* Excerpted text
----------------------------------------

# How to refinish a live edge table?



## svincent (Aug 30, 2010)

Greetings, my first LJ forum post! 

My wife found a beautiful old live edge coffee table in the trash in Toronto this weekend and brought it home. It's made of a single slab, 3-4 foot diameter, probably 5 inches thick. Very heavy! It's got some clear finish (I assume poly or epoxy-not sure).

Somebody used it as a crafting table-there are bits of paint over the surface.

I can sand down the top surface of the table no problem to refinish it. But the live edge needs to be cleaned up, too. I worry about sanding it, that I'll lose some of the live edge texture: should I be?

Does anybody have any experience with this?

Thanks lots!
-Shawn.


----------



## KentS (May 27, 2009)

I would think you could use paint remover to get the paint off, even the live edge. A stiffer brush will help get it out of the cracks in the live edge. Sometimes lacquer thinner will work, depending on the finish that is on it. When I use paint remover, I rinse with lacquer thinner. It seems to clean it up better.

A little sanding on the live edge shouldn't hurt. Stay on the flat top and don't go too far.


----------



## svincent (Aug 30, 2010)

Thanks! I will try that!

This one has to be my next project, since this (very heavy) table occupies most of the space in my (small) workshop. 

-Shawn.


----------



## okwoodshop (Sep 15, 2009)

how about a picture? sounds like an interesting piece. maybe a before and after??


----------



## svincent (Aug 30, 2010)

I put some pictures of the table up here:

http://picasaweb.google.com/shawn.patrick.vincent/LiveEdgeSlabTable?feat=directlink

It has a substantial check in it that developed into a crack-probably the reason somebody wanted to get rid of it.

We split it at the crack. I'm not sure if I will repair the table, or make 2 tables out of it. We're currently leaning towards the latter, since it's substantially lighter in two pieces, and smaller tables are easier to manage in our house.


----------



## svincent (Aug 30, 2010)

Does anybody recognize the wood?


----------

----------------------------------------

* Requirements
[a] Reproduce the part of the live edge table thread starting with "I would think" and going on through "will try that!".
[b] Answer these questions from the live edge table thread:
(i) Where did the poster's wife find the coffee table?
(ii) What does KentS rinse with after using paint remover?
(iii) Why is the poster leaning toward making two tables instead of repairing the one?

* Given entries

----------------------------------------

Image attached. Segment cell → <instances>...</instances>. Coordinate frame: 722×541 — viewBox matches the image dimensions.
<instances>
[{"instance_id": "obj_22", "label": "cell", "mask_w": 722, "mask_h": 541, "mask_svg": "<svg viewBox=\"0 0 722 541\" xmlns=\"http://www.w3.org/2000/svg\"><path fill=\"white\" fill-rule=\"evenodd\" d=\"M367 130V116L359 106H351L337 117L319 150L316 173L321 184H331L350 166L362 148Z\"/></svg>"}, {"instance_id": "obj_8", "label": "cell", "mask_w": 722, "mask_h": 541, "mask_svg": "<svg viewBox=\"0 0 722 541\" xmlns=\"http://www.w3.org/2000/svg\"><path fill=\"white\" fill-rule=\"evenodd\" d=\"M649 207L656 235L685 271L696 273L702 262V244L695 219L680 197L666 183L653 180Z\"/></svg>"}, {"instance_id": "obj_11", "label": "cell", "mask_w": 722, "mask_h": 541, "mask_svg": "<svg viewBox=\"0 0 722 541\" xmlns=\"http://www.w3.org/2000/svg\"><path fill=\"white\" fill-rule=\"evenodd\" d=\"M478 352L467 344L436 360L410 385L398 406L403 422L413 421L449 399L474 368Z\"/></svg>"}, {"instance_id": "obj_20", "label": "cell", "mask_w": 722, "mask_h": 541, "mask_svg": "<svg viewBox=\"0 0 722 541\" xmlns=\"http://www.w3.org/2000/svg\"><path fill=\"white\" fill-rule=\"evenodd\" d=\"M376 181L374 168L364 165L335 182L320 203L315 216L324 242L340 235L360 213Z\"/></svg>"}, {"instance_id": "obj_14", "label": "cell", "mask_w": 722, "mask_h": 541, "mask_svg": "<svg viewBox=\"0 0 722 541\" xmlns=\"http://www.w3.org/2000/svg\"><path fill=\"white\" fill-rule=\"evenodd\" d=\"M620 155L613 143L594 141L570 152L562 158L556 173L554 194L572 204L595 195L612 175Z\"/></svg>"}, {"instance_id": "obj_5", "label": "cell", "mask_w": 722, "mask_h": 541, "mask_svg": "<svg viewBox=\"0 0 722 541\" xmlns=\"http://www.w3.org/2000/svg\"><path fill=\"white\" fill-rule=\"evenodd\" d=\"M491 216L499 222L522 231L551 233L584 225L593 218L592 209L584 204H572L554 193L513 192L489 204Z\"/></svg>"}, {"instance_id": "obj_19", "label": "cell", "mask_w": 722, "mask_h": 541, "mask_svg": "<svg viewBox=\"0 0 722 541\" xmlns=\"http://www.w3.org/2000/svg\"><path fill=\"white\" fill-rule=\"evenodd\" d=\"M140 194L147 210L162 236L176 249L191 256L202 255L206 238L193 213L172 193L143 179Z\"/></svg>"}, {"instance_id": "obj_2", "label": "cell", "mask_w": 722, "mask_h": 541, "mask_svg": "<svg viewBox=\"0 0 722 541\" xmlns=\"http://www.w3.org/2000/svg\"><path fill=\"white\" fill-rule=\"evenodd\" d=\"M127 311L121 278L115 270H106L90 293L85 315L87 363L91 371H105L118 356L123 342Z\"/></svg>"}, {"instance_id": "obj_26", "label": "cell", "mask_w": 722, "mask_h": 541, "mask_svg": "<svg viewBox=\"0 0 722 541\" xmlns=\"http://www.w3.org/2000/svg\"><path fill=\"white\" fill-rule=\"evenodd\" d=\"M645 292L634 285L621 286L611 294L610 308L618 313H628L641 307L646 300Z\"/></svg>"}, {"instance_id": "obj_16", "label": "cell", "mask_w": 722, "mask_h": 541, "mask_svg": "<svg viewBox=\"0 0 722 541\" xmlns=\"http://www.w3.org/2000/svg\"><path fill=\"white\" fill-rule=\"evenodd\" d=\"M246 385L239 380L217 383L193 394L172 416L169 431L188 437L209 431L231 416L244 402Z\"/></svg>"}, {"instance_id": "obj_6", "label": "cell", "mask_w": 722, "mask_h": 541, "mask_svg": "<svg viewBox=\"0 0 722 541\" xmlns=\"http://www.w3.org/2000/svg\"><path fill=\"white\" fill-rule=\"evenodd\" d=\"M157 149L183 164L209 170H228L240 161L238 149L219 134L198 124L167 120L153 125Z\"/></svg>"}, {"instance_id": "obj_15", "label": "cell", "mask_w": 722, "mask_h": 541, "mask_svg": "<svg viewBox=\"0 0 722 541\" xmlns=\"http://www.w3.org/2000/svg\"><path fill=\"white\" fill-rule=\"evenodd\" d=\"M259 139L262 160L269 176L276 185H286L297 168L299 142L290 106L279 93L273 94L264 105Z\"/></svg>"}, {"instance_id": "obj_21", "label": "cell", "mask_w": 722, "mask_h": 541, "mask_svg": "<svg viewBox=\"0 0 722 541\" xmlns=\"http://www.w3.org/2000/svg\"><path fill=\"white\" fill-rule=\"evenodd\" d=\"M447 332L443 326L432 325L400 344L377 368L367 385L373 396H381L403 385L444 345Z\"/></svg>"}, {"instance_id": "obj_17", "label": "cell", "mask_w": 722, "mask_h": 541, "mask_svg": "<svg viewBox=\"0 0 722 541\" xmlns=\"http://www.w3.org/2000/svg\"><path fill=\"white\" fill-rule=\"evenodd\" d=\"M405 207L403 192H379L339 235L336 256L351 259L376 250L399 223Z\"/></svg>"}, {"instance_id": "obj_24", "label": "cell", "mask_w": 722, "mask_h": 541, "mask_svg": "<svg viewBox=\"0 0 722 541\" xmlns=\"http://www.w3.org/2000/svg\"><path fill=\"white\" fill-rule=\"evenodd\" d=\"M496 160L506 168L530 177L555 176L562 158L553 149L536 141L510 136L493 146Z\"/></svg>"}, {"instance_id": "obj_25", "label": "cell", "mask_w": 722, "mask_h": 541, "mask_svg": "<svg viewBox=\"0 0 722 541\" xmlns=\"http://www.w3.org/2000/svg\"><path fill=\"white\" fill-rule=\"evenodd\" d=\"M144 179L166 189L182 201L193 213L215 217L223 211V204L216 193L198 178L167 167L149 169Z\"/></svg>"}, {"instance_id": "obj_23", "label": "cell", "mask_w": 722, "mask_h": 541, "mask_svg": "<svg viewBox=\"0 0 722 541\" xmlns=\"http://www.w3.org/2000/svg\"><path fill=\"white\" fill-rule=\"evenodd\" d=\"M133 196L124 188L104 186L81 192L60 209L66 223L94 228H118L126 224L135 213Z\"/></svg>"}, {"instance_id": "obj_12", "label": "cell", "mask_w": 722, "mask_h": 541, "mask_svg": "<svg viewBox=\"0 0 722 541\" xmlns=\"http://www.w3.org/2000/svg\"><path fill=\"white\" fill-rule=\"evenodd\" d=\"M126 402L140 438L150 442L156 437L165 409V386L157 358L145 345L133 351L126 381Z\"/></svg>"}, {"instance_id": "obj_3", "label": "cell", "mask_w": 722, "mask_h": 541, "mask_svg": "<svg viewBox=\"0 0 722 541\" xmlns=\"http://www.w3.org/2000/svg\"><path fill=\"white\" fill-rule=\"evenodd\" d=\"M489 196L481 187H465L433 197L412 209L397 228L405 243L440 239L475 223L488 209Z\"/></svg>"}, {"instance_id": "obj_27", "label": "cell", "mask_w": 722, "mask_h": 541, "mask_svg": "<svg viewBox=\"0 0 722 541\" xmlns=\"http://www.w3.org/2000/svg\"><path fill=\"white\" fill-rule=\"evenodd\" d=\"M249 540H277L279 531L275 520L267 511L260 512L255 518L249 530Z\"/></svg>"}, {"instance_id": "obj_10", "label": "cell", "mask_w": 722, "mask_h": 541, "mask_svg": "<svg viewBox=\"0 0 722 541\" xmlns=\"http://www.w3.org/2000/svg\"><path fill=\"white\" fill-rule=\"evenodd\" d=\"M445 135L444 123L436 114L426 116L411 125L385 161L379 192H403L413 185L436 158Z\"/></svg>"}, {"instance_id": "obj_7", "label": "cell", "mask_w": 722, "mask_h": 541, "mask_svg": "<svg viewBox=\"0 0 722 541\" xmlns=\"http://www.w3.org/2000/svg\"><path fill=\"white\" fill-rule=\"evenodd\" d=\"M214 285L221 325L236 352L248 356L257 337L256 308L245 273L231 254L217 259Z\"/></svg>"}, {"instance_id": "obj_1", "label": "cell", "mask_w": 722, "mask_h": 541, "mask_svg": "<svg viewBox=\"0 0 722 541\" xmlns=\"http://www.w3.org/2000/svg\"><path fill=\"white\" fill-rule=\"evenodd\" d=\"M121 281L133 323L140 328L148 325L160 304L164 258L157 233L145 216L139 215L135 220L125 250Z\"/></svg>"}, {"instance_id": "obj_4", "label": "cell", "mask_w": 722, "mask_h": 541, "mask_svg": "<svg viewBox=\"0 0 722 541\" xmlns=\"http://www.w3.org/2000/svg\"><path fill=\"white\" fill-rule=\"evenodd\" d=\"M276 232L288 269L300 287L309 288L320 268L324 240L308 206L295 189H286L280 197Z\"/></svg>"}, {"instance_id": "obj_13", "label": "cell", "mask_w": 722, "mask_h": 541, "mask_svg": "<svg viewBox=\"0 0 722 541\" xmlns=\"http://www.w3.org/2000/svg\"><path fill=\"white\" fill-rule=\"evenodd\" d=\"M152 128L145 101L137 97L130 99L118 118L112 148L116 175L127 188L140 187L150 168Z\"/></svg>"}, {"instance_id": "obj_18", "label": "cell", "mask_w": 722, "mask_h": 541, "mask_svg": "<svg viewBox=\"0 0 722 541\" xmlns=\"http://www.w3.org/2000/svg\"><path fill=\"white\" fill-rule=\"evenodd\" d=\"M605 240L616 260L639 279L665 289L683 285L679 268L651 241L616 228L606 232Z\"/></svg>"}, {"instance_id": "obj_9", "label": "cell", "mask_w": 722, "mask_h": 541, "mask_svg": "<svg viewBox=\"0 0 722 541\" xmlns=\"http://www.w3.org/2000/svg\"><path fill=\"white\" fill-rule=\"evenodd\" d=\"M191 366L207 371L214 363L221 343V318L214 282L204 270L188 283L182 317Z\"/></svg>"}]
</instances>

----------------------------------------

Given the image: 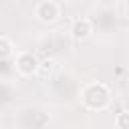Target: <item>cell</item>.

----------------------------------------

* The replies
[a]
I would think you could use paint remover to get the paint off, even the live edge. A stiffer brush will help get it out of the cracks in the live edge. Sometimes lacquer thinner will work, depending on the finish that is on it. When I use paint remover, I rinse with lacquer thinner. It seems to clean it up better.

A little sanding on the live edge shouldn't hurt. Stay on the flat top and don't go too far.


----------



## svincent (Aug 30, 2010)

Thanks! I will try that!

[b]
(i) In the trash in Toronto.
(ii) Lacquer thinner.
(iii) It is substantially lighter in two pieces, and smaller tables are easier to manage in their house.